From top: On the banks of the Snake River; late July in the Teton valley.
But what I learned, as fall turned the valley gold, and then winter turned it white, is that there’s no true solitude in a place as empty as this. Sure, you need some self-reliance, but that’s basic Girl Scout stuff. Chop logs; shovel the car out of a snowbank; never leave home without subzero boots. However, the deeper lesson was about interdependence: You can’t survive winter in Wyoming without asking for help. New friends helped me chainsaw, haul, and split an entire season’s supply of wood in a day. They laughed at my flushed appreciation: “This isn’t a favor. This is fun.” There’s a fluidity and trust to small-town life in wide-open spaces—drop by, take my car, borrow my dog if you’re sad. At 6,500 feet, fences are for cattle and horses but doors are always open, and I fell into this net with gratitude and relief. My neighbor said, simply, “When people are scarce, you value them highly.”
Eleven months after arriving, my daily reality has a smaller and more intimate scale. I picture a lasso that I’ve cinched in tight: Most of what comes into my radius is more local, less global. Experience is more concentrated and more dense. Perhaps life has more substance when you take responsibility for a small corner of the world.

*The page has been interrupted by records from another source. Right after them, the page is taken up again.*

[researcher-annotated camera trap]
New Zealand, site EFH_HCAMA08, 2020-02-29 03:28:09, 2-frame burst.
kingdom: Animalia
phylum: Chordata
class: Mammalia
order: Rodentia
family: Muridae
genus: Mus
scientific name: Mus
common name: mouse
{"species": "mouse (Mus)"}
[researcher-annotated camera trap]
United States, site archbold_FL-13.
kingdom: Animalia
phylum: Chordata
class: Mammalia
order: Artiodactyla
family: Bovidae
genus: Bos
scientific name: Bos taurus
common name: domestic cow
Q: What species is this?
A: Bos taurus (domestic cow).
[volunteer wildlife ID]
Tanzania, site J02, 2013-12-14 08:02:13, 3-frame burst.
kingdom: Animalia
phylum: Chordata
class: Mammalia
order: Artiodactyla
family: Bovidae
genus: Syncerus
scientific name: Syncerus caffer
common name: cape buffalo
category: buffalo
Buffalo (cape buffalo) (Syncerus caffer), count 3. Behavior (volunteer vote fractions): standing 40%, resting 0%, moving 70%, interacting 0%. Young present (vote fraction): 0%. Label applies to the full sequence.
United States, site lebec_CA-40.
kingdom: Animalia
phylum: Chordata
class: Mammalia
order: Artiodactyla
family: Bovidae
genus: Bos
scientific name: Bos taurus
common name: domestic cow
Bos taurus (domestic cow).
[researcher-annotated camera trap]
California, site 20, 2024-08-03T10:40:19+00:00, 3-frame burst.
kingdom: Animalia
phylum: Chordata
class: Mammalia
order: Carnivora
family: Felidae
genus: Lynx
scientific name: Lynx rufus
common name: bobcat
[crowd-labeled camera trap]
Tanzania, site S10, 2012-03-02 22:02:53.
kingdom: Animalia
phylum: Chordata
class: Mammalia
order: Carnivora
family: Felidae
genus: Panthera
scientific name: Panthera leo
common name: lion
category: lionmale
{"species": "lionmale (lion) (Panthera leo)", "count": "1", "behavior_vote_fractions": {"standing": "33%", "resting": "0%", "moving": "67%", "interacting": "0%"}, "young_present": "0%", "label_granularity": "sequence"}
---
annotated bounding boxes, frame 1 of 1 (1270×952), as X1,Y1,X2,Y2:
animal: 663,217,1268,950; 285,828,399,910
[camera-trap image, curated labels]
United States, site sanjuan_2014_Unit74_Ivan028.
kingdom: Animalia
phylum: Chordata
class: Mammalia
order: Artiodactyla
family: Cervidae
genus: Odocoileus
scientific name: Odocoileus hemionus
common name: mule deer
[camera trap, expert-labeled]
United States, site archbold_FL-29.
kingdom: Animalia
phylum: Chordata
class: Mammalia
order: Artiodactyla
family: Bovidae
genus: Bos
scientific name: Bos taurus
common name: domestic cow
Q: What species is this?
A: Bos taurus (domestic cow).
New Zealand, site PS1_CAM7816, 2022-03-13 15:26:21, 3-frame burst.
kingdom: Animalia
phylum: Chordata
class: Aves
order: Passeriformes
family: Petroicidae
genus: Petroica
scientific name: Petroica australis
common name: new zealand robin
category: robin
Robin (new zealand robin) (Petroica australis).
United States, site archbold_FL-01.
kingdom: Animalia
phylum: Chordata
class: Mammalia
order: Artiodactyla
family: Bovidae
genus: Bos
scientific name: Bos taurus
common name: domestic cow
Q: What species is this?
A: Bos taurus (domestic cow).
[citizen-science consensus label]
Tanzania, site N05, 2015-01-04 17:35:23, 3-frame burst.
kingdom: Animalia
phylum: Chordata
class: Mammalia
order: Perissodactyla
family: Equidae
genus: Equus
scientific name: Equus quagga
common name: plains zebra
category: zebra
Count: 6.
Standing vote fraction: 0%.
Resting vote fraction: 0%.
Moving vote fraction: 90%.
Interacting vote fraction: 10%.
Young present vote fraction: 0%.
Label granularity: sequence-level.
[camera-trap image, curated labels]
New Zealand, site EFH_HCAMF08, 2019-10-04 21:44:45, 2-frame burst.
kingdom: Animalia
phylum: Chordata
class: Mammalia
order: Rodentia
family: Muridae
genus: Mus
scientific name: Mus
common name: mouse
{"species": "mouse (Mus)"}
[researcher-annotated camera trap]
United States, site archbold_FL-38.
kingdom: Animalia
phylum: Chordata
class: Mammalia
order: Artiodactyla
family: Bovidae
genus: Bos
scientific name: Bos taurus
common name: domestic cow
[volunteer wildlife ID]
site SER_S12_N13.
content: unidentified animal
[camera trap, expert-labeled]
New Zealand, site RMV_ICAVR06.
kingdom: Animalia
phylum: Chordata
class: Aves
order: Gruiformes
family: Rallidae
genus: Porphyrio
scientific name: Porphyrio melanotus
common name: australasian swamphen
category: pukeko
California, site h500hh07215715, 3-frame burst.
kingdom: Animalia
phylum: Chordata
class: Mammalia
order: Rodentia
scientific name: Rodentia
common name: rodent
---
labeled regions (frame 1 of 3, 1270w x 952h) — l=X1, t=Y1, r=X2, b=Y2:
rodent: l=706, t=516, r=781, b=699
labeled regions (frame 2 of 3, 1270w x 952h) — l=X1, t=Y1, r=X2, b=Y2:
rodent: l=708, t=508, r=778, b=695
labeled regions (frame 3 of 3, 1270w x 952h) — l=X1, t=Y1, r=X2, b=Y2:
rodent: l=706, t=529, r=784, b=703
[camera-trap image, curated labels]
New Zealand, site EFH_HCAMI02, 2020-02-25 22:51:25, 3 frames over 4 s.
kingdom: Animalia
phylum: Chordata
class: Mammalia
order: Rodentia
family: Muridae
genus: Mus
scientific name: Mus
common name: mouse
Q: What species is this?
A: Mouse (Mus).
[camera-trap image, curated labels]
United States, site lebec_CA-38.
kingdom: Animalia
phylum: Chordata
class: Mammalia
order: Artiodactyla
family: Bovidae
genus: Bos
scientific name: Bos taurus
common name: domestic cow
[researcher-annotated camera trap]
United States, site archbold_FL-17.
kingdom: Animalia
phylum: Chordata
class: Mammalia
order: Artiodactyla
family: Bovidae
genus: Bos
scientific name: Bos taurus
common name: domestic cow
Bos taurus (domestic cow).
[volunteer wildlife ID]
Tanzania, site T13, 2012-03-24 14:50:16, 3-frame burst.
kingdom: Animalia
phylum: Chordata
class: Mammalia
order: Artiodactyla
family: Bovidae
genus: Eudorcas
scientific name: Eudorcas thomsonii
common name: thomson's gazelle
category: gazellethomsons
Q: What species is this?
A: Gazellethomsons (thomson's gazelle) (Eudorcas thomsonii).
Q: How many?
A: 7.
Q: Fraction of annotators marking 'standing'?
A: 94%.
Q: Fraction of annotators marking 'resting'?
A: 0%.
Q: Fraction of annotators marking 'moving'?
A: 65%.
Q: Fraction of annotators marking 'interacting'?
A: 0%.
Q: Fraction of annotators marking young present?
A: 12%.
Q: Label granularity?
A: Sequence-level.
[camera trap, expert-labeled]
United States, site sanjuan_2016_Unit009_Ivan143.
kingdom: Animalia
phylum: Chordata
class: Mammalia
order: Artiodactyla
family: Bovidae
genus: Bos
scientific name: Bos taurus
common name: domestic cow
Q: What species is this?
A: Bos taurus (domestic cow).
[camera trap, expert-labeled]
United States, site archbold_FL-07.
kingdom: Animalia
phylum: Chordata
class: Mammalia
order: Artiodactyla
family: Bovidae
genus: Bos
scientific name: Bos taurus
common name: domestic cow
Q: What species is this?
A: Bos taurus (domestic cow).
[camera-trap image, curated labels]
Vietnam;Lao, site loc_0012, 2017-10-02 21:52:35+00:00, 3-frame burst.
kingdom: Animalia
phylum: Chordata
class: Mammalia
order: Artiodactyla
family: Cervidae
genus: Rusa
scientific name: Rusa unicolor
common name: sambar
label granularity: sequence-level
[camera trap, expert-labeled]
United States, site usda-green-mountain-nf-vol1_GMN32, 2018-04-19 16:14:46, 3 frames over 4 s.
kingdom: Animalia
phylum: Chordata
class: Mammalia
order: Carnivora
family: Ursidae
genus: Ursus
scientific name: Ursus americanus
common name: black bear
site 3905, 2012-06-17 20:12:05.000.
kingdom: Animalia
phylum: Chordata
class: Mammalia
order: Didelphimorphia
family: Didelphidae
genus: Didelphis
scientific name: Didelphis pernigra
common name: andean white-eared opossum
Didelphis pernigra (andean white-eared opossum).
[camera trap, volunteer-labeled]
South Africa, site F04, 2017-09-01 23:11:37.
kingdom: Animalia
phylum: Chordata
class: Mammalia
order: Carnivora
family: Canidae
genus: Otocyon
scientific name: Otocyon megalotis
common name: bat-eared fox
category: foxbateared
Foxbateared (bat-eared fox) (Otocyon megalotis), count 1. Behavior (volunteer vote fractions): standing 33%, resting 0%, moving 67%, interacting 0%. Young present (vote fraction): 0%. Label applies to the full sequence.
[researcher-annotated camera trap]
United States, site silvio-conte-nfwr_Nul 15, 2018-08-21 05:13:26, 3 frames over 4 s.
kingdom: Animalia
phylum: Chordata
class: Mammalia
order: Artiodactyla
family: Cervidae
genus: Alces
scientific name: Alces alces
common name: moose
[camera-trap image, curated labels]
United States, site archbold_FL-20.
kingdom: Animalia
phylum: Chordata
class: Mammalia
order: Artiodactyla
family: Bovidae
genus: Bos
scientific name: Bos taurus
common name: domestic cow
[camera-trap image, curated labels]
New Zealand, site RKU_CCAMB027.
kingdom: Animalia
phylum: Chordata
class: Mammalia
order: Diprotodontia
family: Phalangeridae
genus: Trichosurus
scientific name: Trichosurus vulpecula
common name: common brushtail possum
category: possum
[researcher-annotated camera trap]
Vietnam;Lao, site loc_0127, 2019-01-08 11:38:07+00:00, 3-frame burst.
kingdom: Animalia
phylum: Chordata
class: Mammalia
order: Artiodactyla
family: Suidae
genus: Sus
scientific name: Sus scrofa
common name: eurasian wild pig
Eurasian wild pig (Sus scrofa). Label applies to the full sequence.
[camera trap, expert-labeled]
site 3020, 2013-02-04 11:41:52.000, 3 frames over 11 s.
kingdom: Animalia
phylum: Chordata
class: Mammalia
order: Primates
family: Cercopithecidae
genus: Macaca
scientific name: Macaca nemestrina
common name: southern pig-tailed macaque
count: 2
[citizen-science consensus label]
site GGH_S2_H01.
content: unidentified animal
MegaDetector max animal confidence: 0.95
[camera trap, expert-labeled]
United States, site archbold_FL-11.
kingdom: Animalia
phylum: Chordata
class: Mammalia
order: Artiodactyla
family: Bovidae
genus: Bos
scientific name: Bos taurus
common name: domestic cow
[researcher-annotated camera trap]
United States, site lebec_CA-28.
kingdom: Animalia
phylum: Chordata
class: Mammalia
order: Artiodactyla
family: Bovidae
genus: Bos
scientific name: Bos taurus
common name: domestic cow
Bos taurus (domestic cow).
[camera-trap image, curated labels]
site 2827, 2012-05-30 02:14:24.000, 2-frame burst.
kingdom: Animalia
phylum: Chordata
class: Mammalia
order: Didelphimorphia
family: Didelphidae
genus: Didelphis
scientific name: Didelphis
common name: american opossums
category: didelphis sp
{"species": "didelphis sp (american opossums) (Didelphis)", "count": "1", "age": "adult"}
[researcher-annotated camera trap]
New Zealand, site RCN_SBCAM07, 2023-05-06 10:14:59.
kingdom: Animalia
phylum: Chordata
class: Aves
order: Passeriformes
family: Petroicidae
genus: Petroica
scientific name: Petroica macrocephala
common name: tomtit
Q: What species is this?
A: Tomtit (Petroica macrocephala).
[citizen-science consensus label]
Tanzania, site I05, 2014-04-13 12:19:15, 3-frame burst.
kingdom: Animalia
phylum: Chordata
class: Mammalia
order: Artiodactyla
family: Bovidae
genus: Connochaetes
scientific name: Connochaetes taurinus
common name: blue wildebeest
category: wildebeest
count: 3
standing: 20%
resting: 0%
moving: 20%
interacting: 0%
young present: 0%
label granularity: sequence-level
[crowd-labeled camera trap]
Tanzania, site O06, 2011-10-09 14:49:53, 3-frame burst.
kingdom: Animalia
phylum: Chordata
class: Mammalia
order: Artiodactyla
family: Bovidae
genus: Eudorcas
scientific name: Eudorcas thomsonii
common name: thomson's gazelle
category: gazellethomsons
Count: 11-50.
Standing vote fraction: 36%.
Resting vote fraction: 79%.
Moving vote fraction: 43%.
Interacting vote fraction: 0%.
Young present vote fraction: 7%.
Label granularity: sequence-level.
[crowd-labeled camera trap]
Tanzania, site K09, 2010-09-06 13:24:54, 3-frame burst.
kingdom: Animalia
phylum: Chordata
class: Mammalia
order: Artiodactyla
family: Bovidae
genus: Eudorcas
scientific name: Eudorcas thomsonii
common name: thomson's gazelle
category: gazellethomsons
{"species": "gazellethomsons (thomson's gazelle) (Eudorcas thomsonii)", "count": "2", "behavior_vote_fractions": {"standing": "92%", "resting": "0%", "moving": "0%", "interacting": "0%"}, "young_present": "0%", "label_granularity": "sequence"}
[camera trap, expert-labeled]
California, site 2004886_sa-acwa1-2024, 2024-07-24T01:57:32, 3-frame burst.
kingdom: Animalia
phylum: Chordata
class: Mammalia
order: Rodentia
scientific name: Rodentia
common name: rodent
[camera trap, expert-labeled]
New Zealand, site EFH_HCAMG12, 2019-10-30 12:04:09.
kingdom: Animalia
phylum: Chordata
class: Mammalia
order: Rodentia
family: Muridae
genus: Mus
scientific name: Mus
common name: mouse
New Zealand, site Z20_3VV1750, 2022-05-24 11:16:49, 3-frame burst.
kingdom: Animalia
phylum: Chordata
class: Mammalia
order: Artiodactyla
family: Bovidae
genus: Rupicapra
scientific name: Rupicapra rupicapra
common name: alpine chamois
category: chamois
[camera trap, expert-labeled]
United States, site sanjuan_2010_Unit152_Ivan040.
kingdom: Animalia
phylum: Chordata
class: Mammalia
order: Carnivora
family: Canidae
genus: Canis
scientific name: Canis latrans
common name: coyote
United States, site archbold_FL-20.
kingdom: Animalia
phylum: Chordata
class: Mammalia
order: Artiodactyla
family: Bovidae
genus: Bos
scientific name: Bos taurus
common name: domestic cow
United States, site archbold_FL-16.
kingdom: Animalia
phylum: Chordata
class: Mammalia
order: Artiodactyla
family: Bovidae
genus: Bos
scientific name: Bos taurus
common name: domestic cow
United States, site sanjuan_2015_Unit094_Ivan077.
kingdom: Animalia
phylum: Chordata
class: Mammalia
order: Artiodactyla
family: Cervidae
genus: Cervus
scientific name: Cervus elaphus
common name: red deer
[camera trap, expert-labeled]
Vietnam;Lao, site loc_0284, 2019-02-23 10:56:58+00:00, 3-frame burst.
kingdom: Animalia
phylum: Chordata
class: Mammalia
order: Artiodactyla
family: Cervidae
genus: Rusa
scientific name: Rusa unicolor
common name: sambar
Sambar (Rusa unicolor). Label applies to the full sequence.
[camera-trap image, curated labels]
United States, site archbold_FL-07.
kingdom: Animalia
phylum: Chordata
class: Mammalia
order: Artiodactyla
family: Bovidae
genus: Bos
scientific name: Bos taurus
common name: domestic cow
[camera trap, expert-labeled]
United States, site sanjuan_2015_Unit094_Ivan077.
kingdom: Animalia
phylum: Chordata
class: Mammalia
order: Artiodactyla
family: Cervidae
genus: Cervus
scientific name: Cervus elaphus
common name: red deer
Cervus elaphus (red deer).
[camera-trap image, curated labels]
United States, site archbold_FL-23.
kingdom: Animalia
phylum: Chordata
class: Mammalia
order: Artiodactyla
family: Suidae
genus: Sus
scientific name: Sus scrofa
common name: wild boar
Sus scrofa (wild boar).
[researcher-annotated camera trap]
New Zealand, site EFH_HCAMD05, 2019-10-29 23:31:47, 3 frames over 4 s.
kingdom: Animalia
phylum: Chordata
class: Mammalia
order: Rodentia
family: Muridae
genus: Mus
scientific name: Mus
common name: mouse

I’m still adjusting to this new reality. While working on beauty copy, with minus-10 temps outside, I sometimes wonder, What would it be like to be the woman whose lips are lacquered Tom Ford Cherry Lush red and who stops traffic with her smoky eyes? What kind of lingerie-filled life, free of frozen pipes, does she lead? But then I notice my softer face; my denser, stronger body; and the satisfying blisters I’ve gotten from splitting logs and keeping vigil for ancient trees.
And then I figure, it’s not an either-or. I’ll do smoky eyes and lacquered lips for country-swing night or sport my old Manolos to serve up wild-antelope chili—out here it’s just called maverick style. Maybe I’ll even rent one of the new LEED-certified houses in town to write my stories about ghost forests—one with an even bigger wood-burning stove.
Because I still need to work on my fire-starting skills.